Oh, the actual “creation” bit… That’s all, just scribbling and bibbling. Bibbling and scribbling. There were – and continue to be – a lot of nights without sleep, because my brain wouldn’t shut down cause it was dreaming up some crazy idea or another. Being able to translate the images playing around in my head onto a digital page was a challenge, but a terribly fun one. And it concerned me that the story, and the process of writing, came to me easier than I feared. I’m not trying to make light of the writing process. This was completely new to me. And it scared the crap out of me.

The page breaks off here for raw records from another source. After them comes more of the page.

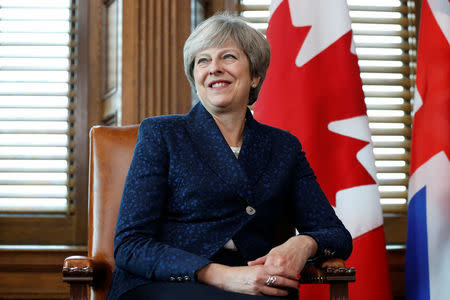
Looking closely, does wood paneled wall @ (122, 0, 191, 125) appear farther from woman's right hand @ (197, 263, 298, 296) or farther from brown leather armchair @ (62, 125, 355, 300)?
woman's right hand @ (197, 263, 298, 296)

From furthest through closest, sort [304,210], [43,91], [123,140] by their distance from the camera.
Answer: [43,91] → [123,140] → [304,210]

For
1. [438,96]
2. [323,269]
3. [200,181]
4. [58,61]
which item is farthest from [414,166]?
[58,61]

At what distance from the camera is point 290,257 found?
1.47 m

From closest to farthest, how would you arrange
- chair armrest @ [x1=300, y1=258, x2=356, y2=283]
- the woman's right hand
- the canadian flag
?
the woman's right hand
chair armrest @ [x1=300, y1=258, x2=356, y2=283]
the canadian flag

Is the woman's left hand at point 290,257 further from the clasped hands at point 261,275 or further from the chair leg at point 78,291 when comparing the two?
the chair leg at point 78,291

Sure, I’ve written poorly formed short stories, elaborate game scenarios (I used to play AD&D) and several years of poetry (some of it quite good, actually) but I’ve never written a screenplay of any sort. I pestered a writer friend or two, and their answers were the same: Dump it out of your head and onto the page. Doesn’t matter what it is, get it out of your head. Then go back later and fix something, remove something or everything and write something new. One writer/director told me that the act of writing was a muscle that needs to be exercised. This muscle needs to be developed. Start small. Force yourself to write for 30 minutes a day. Even if you just sit there drooling on the keyboard, staring at the screen. It is the exercise that counts. No matter what you write, do it for at least 30 minutes a day. Then increase the time gradually. I could do that.
Soon I was writing easily for an hour or two a day and not wanting to stop. I would write something and forget about it for a while. Then I would pick up the script and rewrite some things, change other things around, read the story to myself out loud. The lunch crowd around me must have thought I was a deranged maniac, gesticulating with my hands, shaking my head and muttering to myself under my breath. But this was my act of creation. While building the set my mind would run the stories over and over again. And at the same time I would wonder if I was completely fooling myself. Maybe everything I was writing was pure crap.
And it may very well be crap. But it’s my crap. And I think it is funny crap. And considering all the crap that passes for “funny” or “brilliant” on TV or on the web these days… The odds that my crap is actually a tad less crappy than the rest, and therefore watchable, shareable and potentially marketable, are pretty damn good. So I’ll take my chances. What else have I got to lose?
Oh yeah. The budget to film even just one episode… Right now that is coming out of my pocket, too. So, I guess I do have something more to lose.